• **Instructions to follow**
Continue the blog post about pop culture and the science of dominance and submission, picking up after its last sentence.

• **Exercise text**
I just came into the TV show Weeds at the beginning of Season 5, and one of my favorite parts so far was when the Andy character explains to Mary Louise-Parker why it would never work out between them:

(Link) View more Weeds Quotes and Sound Clips and Andy Botwin Quotes and Sound Clips

A few days after watching that episode, my friend Greg said to me, “Dude! [Ed. note: That is really how he talks] Did you read about Rihanna talking about how she likes whips and chains?”

Actually, Rihanna does not like whips and chains, at least not most of the time, at least not if her quotes in Rolling Stone are to be taken at face value. Here is the passage in question:

“Being submissive in the bedroom is really fun,” she says. “You get to be a little lady, to have somebody be macho and in charge of your shit. That’s fun to me…I like to be spanked. Being tied up is fun. I like to keep it spontaneous. Sometimes whips and chains can be overly planned – you gotta stop, get the whip from the drawer downstairs. I’d rather have him use his hands.”

We could get into all the Oh My Oh My Oh My’s about this, in light of … but it all seems too obvious. And this is not a post dedicated to pointing out the obvious. I bring up the Weeds clip, and Rihanna – and while we’re at it, I’ll toss in this post by Jessica Grose at XX Factor about fashion moguls and the submissive ladies who love them – as a little pop cultural S&M appetizer before we get to our wonky, scientific main course: The Neural Circuitry of Dominance & Submission.

Writing on Psychology Today’s “Billion Wicked Thoughts” blog, Ogi Ogaswhose claim to fame seems to be “using cognitive techniques from his brain research to win half a million dollars on Who Wants to Be a Millionaire” and co-authoring a yet-to-be-released book called A Billion Wicked Thoughts: What the World’s Largest Experiment Reveals about Human Desiremuses on “why feminism is the anti-Viagra.

Link-baiting much?

But all right, all right, I’m biting; tell me, Ogi, why is feminism the anti-Viagra?

Gender equality inhibits arousal.

That’s a pretty bold statement there, Ogi. But you’ve got a PhD in this stuff; you must have done your research. What kind of hard-hitting evidence have ya got?

From classic romance The Flame and The Flower to classic erotica The Claiming of Sleeping Beauty to Twilight BDSM fan fiction, submission themes are immensely popular in cross-cultural female erotica.

• **Dataset records**
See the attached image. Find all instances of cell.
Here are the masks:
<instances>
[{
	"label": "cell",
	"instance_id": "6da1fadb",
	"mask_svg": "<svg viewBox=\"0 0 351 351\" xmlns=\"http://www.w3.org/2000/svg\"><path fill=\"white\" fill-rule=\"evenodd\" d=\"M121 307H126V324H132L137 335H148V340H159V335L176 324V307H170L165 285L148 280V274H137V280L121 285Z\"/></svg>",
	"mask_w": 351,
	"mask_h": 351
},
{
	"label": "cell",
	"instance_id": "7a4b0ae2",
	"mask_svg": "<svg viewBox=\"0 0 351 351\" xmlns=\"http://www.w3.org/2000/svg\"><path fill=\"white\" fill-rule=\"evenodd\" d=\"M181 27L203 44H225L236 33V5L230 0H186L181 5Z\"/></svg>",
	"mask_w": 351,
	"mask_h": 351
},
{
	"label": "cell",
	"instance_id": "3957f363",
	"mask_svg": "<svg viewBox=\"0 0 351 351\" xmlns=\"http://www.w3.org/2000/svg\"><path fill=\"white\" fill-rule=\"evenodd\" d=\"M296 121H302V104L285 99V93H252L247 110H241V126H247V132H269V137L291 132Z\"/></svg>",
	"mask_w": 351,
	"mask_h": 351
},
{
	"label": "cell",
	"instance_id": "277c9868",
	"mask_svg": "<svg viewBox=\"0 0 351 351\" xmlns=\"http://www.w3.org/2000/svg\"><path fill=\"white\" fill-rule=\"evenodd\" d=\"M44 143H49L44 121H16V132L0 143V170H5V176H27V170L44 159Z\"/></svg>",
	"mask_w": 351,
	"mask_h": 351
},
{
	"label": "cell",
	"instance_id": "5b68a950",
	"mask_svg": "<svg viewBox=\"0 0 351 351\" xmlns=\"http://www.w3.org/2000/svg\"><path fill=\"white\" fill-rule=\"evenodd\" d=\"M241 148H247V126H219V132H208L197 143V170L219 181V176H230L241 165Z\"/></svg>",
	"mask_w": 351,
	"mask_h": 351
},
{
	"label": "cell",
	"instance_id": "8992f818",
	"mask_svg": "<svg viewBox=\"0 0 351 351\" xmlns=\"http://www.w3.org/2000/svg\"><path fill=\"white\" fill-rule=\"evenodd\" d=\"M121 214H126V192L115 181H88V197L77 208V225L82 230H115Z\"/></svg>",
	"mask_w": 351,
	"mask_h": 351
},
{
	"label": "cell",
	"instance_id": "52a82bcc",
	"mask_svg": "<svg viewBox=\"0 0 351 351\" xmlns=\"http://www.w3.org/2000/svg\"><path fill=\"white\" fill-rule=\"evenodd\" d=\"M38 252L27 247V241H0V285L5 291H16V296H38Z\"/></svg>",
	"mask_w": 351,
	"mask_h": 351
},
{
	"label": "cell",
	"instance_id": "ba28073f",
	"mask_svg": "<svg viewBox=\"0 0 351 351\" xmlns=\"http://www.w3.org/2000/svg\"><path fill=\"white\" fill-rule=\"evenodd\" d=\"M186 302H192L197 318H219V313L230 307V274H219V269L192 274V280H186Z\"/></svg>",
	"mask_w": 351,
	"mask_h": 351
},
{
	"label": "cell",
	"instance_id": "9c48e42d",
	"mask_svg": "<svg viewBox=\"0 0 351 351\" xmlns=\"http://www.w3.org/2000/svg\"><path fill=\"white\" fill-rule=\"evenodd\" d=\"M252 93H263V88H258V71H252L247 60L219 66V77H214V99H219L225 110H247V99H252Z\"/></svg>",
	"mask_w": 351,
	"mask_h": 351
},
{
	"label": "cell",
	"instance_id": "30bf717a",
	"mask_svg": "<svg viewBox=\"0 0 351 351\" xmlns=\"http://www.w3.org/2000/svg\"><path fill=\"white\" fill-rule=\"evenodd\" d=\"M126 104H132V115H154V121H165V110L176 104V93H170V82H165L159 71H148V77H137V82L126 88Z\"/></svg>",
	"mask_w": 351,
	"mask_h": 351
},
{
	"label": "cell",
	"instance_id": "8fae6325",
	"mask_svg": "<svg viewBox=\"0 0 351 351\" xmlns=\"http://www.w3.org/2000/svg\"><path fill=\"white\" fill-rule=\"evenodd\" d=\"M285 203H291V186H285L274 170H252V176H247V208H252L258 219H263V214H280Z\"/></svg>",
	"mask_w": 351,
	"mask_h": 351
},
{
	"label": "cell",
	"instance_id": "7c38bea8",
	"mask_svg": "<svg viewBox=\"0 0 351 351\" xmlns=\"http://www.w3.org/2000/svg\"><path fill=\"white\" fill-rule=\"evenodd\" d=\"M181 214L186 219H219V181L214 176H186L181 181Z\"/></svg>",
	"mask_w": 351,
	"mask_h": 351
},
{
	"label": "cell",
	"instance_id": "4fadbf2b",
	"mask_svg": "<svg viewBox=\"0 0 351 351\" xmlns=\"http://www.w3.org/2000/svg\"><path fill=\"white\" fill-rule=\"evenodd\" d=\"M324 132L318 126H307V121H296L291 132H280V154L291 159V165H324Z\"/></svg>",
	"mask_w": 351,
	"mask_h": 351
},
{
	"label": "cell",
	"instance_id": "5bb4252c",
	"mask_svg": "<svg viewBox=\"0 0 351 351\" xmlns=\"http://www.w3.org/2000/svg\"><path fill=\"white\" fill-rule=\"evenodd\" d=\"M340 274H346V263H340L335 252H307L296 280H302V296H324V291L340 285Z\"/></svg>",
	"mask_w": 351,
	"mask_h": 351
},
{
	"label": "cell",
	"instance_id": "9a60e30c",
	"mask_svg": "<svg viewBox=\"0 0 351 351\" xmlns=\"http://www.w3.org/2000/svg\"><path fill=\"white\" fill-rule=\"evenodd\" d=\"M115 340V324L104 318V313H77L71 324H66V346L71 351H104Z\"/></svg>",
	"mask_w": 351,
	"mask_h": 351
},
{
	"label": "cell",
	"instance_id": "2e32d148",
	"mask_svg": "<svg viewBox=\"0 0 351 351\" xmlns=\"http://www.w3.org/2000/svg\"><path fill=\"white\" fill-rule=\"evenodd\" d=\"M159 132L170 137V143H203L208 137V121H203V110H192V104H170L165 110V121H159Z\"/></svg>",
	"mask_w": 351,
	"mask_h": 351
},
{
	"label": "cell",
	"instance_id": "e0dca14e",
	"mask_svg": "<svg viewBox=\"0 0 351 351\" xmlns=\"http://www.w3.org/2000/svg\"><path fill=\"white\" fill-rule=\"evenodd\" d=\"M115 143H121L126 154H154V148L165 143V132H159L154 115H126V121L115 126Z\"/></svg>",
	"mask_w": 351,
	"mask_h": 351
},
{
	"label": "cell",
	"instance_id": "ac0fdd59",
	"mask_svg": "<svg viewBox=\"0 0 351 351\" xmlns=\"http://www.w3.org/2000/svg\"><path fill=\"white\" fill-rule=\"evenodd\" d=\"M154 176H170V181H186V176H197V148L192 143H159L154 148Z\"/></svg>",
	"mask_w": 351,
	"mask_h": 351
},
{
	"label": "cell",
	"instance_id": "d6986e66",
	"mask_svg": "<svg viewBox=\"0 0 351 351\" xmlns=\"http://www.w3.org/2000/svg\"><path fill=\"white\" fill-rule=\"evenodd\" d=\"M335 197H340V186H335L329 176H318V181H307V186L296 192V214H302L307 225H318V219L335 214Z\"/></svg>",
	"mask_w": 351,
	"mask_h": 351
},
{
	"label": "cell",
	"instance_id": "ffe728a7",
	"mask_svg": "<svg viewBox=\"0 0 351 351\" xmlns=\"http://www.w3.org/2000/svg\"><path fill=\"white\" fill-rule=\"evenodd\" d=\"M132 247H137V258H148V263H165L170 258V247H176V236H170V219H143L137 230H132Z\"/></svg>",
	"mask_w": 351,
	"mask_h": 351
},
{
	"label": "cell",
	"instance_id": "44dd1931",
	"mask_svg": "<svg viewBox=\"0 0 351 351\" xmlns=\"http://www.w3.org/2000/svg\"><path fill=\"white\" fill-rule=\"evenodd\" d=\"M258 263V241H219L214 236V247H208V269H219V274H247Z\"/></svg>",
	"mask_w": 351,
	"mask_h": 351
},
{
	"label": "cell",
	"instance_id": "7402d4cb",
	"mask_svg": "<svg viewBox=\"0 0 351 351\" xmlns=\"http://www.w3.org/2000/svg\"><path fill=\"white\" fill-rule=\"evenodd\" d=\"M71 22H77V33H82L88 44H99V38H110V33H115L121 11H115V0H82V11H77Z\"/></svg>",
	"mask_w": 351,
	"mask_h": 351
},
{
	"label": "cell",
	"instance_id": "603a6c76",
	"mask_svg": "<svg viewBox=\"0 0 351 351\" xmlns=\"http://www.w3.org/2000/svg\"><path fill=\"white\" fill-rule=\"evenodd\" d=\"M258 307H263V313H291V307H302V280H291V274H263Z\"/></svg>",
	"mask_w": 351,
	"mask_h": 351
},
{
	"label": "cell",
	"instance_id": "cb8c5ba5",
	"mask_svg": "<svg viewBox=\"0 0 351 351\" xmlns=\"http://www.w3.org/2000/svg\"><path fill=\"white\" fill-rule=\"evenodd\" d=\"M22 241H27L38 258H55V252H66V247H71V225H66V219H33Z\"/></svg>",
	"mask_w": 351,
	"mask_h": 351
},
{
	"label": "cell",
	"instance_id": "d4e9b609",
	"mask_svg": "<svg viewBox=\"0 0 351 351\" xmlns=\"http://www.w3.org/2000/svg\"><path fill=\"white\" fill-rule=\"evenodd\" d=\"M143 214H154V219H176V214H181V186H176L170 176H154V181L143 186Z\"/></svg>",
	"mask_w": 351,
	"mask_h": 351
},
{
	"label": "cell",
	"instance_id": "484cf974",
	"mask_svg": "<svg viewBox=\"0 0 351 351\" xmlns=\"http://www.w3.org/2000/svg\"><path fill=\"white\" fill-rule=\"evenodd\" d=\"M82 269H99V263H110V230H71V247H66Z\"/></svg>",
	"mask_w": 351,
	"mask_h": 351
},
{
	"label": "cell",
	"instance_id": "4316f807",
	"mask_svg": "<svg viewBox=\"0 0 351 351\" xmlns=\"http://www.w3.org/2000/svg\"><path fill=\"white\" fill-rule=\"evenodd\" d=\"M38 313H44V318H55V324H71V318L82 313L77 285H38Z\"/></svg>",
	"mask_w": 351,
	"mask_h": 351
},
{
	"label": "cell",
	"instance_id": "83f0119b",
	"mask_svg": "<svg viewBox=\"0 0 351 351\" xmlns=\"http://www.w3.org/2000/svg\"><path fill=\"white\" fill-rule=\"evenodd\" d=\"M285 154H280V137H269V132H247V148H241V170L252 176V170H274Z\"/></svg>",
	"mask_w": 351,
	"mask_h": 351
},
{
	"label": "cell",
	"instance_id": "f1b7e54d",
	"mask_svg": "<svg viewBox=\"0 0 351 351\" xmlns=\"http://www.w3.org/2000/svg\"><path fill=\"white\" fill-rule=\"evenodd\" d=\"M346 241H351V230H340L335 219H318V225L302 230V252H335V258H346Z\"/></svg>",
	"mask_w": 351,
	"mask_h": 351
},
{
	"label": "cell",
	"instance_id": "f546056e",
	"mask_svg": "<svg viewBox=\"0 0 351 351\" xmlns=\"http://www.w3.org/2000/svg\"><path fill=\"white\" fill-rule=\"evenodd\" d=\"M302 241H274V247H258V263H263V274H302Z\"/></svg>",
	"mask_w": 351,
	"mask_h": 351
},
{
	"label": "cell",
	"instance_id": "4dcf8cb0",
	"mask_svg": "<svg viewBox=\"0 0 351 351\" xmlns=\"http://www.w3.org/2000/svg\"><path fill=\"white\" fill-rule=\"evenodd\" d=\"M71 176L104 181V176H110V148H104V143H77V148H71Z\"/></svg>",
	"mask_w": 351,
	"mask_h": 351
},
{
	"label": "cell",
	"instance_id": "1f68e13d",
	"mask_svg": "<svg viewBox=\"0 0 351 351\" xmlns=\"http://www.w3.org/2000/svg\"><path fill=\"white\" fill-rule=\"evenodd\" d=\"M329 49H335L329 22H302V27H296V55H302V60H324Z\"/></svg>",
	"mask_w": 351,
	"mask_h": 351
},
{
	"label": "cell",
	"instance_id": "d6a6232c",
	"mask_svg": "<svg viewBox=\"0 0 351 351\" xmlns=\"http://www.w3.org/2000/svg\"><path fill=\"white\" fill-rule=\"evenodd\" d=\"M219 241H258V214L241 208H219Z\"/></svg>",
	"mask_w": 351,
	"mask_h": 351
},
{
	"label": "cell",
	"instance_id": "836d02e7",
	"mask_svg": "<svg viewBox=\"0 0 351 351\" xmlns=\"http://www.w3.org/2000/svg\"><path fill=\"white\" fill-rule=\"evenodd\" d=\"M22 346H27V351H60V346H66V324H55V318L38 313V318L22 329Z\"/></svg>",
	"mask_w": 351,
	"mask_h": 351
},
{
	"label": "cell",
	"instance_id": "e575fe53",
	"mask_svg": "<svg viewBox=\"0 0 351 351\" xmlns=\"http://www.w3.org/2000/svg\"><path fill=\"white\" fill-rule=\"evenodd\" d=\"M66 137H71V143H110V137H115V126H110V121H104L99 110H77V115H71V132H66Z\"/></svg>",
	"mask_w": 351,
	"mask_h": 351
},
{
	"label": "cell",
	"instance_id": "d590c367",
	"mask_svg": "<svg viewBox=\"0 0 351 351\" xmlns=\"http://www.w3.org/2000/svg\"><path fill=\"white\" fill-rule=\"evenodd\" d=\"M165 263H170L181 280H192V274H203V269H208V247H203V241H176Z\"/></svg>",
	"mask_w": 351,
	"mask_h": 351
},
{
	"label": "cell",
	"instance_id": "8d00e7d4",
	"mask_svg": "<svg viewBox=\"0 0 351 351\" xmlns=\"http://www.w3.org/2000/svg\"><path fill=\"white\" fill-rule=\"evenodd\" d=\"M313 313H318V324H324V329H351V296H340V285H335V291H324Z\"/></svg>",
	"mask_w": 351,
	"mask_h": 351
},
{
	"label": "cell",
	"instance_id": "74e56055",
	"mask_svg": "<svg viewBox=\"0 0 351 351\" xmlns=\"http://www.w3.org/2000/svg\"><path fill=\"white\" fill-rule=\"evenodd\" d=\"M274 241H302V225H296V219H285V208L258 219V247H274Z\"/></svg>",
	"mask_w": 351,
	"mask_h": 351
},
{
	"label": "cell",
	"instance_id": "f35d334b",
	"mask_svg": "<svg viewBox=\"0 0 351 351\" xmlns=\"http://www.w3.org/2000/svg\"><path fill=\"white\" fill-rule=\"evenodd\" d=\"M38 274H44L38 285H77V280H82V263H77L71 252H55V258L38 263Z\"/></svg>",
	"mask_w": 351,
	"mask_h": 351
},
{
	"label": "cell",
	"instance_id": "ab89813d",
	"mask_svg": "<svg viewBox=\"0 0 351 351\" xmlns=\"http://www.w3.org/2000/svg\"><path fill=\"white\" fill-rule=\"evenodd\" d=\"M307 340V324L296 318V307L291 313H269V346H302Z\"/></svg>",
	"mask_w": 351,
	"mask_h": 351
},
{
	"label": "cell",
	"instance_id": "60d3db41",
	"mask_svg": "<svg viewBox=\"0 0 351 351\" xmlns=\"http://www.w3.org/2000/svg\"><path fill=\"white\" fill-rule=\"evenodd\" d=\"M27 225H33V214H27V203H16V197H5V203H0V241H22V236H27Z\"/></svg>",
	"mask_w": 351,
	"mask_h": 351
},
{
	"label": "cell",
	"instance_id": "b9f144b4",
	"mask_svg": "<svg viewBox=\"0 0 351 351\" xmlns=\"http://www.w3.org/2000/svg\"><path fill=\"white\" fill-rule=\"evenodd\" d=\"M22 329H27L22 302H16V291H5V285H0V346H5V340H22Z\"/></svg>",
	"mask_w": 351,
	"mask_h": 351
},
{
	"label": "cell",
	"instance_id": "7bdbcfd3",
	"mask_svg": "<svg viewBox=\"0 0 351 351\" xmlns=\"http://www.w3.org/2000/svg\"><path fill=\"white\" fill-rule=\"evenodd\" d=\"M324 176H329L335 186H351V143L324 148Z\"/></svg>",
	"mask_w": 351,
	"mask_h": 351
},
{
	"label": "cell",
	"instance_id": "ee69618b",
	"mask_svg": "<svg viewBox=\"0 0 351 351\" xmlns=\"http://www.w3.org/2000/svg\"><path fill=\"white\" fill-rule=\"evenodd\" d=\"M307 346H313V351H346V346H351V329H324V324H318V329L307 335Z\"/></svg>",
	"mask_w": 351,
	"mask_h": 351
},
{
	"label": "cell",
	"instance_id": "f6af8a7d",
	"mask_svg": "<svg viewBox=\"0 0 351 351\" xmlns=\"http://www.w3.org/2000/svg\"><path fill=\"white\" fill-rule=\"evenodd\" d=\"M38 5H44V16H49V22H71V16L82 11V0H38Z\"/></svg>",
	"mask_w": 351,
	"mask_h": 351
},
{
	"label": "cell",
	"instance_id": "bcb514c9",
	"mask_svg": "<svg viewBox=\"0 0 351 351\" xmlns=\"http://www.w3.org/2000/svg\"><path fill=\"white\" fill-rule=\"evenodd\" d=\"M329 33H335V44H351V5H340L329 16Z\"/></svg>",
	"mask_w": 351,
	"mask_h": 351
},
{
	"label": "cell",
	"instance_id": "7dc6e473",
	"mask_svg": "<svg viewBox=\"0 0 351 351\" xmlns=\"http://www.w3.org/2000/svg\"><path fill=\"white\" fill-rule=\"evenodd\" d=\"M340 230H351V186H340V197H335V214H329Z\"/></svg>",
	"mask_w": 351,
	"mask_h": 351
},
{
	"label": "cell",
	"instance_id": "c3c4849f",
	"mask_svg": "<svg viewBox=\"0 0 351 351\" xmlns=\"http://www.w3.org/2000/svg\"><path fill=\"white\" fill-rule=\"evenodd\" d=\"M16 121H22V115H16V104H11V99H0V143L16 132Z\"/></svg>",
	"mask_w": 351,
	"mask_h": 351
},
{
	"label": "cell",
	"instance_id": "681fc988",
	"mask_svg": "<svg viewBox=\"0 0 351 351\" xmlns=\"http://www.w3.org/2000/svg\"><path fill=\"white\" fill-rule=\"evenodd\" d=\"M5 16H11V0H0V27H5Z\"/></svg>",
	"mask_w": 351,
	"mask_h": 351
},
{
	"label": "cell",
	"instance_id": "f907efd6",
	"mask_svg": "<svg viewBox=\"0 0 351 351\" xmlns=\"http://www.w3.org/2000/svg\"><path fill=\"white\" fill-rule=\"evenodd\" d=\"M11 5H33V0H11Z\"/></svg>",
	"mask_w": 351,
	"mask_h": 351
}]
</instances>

• **Exercise output**
[…] Romance heroes are almost always high status alpha males—billionaires, barons, surgeons, sheriffs. Avon Books and Ellora’s Cave feature no heroes who are kindergarten teachers, accountants, or plumbers. Even though there’s been a trend away from the conspicuously rapey bodice-rippers of the seventies and eighties, women still want strong, dominant men.

Huh. You’re starting to disappoint me a little bit here, sir (I decided I should drop the calling you by your first name; wouldn’t want to start inciting flacid penises left and right). I’m not a doubter about a lot of men and women having dominance/submission fantasies. But … romance novels and Twilight fan fic? It’s just not striking me as a representative sample of human sexual desire. Maybe we could get a little misguided interpretation of evolutionary psychology thrown in here?

“We’re portraying men the way feminist ideals say they should be—respectful and consensus-building,” muses erotic romance (EroRom) author Angela Knight. “Yet women like bad boys. I suspect that’s because our inner cavewoman knows Doormat Man would become Sabertooth Tiger Lunch in short order.”

Ah, there we go! But … then comes this:

One of the most startling findings from our desire research is this: men and women’s brains each come wired with the neural circuitry for both sexual dominance and sexual submission. When Nature builds our brains, it installs both the “male” and “female” subcortical circuits, but apparently only links one of these circuits to the arousal system. Scientists can trigger lordosis in male rats by activating their dormant submission circuitry, and can trigger masculine mounting in female rats by activating their dormant dominance circuitry.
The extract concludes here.